Asistimos estos días a la confirmación de la absoluta pérdida de confianza por parte de los ciudadanos en nuestros tribunales, tras el bochornoso comportamiento del Tribunal Supremo en el caso del impuesto de actos jurídicos documentados y la banca. Pérdida de confianza bien merecida, dicho sea de paso, no tanto por la decisión adoptada, que se puede compartir o no, sino por la forma en que se ha adoptado dicha decisión: en un sistema en que un ciudadano medio tiene que esperar años para tener una sentencia firme, los bancos han visto resuelto su problema en apenas 15 días, con lo que nuestro más alto Tribunal ha venido a confirmar el mensaje que decisiones judiciales polémicas de los últimos años han generalizado entre los justiciables, y es que la justicia, al menos la nuestra, no es igual para todos.

La sola duda al respecto de esta cuestión ya supone un gravísimo problema en un Estado de derecho que se precie de serlo. Porque la separación de poderes que una democracia solvente exige conlleva la necesaria imparcialidad del poder judicial, que es precisamente lo que en España estamos obligados a poner en entredicho. No solo por la capacidad de elección que nuestros políticos tienen sobre las instancias más altas del poder judicial, o por la politización del ministerio fiscal, cuya jefatura va y viene dependiendo del Gobierno de turno, sino porque la ausencia de mecanismos de exigencias de responsabilidad permite que esas notas de parcialidad se erijan en sombras de sospecha. Y cuando en un Estado de derecho el Derecho es manipulable o, al menos, lo parece, democracia y Justicia, poca.

Sería injusto calificar en estos términos todo nuestro sistema judicial. Jueces, juzgados y fiscales hay muchos. Trabajan con una escasez de medios desoladora, y aplicando leyes inconexas y extemporáneas infinitamente corregidas con reformas parciales al albur del interés político del momento, con lo que muchos hacen lo que pueden y como pueden, pero es a ellos también, a quienes este tipo de hechos perjudica. ¿Qué ciudadano va a confiar en una actuación judicial imparcial y objetiva en estos días? Hace falta un pacto de estado que garantice la independencia judicial, que facilite una reforma global que adapte la Administración de Justicia al siglo XXI y que incluya mecanismos de corrección para cuando este tipo de situaciones se produzcan.

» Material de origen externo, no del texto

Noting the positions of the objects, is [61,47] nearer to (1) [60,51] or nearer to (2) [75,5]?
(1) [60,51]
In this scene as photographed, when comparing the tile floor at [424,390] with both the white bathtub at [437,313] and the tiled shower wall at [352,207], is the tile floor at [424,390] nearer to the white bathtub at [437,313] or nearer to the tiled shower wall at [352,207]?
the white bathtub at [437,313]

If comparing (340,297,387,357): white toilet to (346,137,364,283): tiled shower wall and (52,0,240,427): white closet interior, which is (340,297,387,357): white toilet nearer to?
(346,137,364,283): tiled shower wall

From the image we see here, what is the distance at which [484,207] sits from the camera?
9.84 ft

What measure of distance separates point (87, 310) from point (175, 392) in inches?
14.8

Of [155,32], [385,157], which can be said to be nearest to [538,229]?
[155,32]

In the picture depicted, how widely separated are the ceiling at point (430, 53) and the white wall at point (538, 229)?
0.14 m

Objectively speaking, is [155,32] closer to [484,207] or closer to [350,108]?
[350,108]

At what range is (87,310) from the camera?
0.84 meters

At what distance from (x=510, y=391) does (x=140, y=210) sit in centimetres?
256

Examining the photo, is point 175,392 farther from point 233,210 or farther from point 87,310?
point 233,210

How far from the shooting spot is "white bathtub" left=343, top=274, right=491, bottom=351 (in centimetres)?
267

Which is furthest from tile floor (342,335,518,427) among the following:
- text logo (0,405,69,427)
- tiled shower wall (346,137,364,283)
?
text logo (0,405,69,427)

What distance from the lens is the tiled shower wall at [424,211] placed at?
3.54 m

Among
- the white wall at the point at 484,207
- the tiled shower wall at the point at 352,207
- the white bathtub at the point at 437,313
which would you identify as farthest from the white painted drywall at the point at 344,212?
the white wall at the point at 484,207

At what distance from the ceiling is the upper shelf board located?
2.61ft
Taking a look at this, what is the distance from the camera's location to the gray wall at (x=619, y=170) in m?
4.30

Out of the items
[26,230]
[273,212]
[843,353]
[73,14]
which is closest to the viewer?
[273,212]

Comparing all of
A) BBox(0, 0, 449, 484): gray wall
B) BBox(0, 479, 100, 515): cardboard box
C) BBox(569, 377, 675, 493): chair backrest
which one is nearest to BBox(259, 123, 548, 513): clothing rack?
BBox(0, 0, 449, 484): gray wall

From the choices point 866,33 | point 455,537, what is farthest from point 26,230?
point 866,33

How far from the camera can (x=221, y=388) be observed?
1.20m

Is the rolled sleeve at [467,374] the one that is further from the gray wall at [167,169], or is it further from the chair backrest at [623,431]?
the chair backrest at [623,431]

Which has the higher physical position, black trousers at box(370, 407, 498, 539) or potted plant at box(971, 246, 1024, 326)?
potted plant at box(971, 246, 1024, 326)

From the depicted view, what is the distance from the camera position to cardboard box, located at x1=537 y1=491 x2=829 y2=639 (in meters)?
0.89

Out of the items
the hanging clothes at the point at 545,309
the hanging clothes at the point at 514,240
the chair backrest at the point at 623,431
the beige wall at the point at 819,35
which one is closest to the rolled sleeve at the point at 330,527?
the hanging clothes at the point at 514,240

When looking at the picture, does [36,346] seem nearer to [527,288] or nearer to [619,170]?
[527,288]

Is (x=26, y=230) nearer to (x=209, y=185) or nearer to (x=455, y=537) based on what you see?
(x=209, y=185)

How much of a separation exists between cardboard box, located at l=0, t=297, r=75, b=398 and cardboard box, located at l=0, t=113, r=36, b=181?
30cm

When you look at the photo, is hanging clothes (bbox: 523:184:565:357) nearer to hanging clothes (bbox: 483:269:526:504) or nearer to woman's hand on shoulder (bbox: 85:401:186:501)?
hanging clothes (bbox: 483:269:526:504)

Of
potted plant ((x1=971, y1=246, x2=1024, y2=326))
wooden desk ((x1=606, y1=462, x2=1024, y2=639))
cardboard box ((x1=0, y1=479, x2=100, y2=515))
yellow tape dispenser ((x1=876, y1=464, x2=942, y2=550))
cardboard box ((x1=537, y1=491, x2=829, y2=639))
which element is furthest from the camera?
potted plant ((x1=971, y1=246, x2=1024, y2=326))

En estos días hemos conocido que en el año 2017 el Tribunal Europeo de Derechos Humanos condenó a España en cinco ocasiones, y en lo que va de 2018 lo ha hecho ya en otras cuatro. ¿Y qué responsabilidad se asume por esas condenas, y lo que es más importante, quién la asume? Parece que no hay respuesta a estas preguntas, que sin embargo, acrecientan el desapego de la ciudadanía con el poder judicial, cuya reforma, insistimos, debe ser abordada con urgencia, responsabilidad y objetividad si queremos presumir de vivir en un país democrático y de derecho. No hay que perder de vista que si una de las patas de una mesa cojea, la mesa entera se balancea.